> Selected excerpt:
☆ ☆ ☆ ☆ ☆ ☆ ☆

Snowpack Park, known in Japan as , is a  life simulation game developed by Skip Ltd. and published by Nintendo for the Wii's WiiWare digital distribution service. It was released in North America on November 22, 2010 and on December 21, 2010 in Japan.

Story
The player has arrived at the Snowpack Park hoping to hang out with some of the local penguins and learn how to take care of them. However, a recent storm has just sent the residents of the park fleeing to various islands throughout the area, and there are only a few penguins to be found. The player sets out to gather back all the penguins at the various islands, and bring them back to the Snowpack Park. They are accompanied by Sam the penguin, who teaches them everything they need to know about caring for the penguins.

☆ ☆ ☆ ☆ ☆ ☆ ☆

> Supplied data:
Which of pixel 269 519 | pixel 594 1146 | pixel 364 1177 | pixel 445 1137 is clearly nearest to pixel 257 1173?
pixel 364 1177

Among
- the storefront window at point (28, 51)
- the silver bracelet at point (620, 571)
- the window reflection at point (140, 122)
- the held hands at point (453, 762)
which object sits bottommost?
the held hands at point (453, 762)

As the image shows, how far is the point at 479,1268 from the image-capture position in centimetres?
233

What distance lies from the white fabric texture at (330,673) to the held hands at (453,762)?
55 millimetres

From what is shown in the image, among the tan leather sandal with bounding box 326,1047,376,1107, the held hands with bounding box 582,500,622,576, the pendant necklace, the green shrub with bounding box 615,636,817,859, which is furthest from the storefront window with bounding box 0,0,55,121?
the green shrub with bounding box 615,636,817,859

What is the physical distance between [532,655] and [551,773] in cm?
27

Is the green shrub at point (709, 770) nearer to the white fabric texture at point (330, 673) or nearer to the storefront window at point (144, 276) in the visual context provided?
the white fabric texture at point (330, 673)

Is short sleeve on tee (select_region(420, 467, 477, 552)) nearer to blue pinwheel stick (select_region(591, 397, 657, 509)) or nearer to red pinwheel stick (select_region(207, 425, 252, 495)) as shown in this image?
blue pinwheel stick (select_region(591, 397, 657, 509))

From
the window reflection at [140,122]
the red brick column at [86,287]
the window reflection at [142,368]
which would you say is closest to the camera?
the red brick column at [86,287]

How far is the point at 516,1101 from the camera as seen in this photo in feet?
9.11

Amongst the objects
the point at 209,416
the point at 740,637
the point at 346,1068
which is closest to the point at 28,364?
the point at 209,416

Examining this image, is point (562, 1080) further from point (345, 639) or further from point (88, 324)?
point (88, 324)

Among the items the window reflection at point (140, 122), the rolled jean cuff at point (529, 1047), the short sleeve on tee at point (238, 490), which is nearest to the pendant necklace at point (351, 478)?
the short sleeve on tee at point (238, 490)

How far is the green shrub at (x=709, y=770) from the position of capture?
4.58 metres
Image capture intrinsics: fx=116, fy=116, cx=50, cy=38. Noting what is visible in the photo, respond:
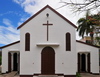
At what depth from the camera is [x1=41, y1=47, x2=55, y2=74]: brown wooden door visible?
12688mm

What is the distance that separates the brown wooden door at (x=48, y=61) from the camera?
12.7 metres

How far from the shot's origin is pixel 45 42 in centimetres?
1291

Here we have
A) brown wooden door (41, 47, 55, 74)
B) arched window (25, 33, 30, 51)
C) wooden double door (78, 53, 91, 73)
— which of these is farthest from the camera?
wooden double door (78, 53, 91, 73)

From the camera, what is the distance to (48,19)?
43.2 feet

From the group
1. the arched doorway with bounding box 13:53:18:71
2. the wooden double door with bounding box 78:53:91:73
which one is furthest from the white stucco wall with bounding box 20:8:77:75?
the arched doorway with bounding box 13:53:18:71

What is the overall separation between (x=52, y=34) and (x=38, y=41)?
175 cm

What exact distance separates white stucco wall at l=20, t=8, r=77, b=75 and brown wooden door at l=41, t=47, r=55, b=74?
0.33 m

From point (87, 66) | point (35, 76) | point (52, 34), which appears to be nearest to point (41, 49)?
point (52, 34)

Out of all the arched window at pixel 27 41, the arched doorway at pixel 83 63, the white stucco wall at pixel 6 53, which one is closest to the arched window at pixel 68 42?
the arched window at pixel 27 41

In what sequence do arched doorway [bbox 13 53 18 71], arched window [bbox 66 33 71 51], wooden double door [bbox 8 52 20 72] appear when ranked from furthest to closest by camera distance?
arched doorway [bbox 13 53 18 71] → wooden double door [bbox 8 52 20 72] → arched window [bbox 66 33 71 51]

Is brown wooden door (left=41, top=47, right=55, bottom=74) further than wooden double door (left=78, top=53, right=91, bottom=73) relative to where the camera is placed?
No

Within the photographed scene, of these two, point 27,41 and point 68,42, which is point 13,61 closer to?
point 27,41

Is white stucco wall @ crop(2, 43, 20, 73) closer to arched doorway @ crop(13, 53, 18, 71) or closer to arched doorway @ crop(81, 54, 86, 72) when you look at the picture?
arched doorway @ crop(13, 53, 18, 71)

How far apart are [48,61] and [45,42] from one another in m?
2.13
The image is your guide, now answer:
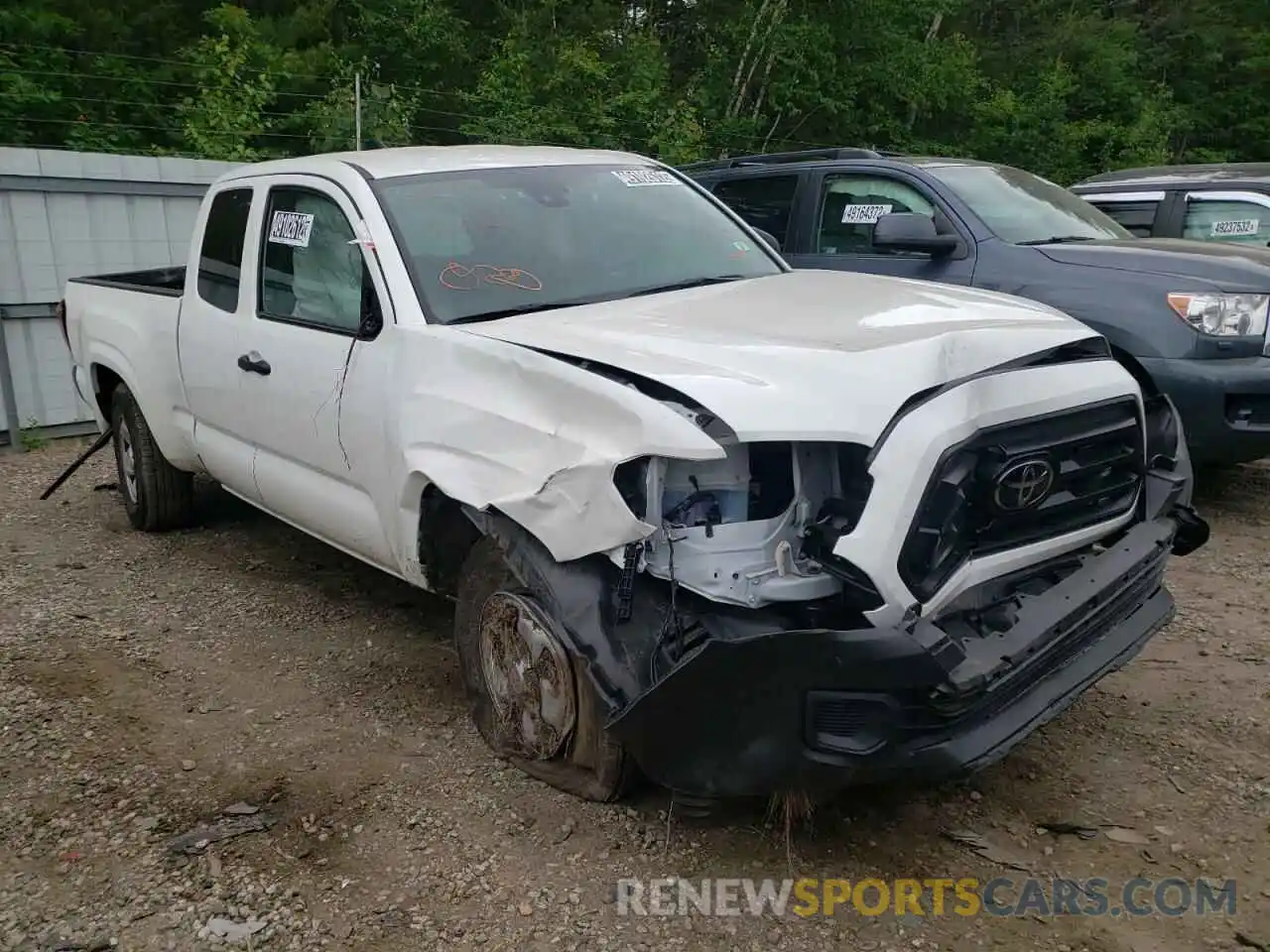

☆ ☆ ☆ ☆ ☆ ☆ ☆

> What is required:
Answer these questions from the Snowpack Park text:
(a) Which company developed the game?
(b) What sent the residents of the park fleeing to various islands?
(c) Who accompanies the player and teaches them about caring for the penguins?

> Written answer:
(a) Skip Ltd.
(b) A recent storm.
(c) Sam the penguin.